Bear in mind there is no such thing as free lunch in international economic relations. Countries lend money to their economically challenged counterpart to get something in return, either in the form of amortization payments or brownie points they can use in the future in case they need something from the debtor country.
Let’s not delude ourselves into believing that China is making the $24-billion investments and loans out of the goodness of its heart, or because it loves the Filipinos.
It’s doing so because it presents an opportunity to wean the Philippines away from the US, expand its presence in our domestic market, weaken our resolve to push our territorial claims in our exclusive economic zone, and, most importantly, to earn profits.

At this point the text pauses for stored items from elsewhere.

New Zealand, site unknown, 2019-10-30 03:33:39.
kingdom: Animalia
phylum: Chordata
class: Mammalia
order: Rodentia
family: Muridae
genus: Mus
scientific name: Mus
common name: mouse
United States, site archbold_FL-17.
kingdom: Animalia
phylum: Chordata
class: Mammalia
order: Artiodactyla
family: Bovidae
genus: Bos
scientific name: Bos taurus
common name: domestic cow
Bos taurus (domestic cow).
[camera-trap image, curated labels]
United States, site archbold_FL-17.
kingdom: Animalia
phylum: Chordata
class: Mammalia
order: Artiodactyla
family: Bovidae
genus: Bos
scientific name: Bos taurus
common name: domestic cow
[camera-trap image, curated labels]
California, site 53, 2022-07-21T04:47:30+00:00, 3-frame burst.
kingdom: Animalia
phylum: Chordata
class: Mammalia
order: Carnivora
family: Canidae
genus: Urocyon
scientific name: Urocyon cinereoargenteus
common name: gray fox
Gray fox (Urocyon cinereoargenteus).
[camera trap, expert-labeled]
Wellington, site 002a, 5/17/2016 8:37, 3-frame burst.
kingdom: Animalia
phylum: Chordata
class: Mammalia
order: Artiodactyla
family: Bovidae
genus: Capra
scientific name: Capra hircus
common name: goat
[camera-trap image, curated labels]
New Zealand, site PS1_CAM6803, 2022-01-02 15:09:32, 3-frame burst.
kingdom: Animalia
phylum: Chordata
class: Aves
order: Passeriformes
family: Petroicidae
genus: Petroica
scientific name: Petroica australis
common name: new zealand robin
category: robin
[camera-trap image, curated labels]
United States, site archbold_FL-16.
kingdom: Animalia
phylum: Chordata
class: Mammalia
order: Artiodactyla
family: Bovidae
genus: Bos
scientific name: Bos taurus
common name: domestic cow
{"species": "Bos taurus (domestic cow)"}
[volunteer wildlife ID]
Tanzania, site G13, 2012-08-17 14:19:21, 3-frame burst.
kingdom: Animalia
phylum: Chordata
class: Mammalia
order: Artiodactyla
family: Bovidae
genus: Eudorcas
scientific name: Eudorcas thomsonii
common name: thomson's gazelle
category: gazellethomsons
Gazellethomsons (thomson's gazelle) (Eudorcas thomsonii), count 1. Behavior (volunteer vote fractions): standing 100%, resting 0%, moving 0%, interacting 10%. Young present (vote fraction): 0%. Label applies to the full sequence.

The money that China invests or lends to the Philippines for infrastructure projects generates economic activity and employment in China and, at the same time, brings in funds from the principal and interest payments for the credit extended.
If China’s activities in Sri Lanka and Laos are the indicia of how it would handle its investments in the Philippines’ infrastructure projects, all the required equipment and building materials, including the manpower, would come from China.
At best, the goods that would be procured locally would be transportation fuel and the staff’s daily food requirements; in other words, the crumbs.
China’s offer to extend financial facilities to the country is welcome. We need them. Properly and judiciously used, they can help in our national development.
But this is no reason for us to ignore the lesson behind the saying, “beware of Greeks bearing gifts.”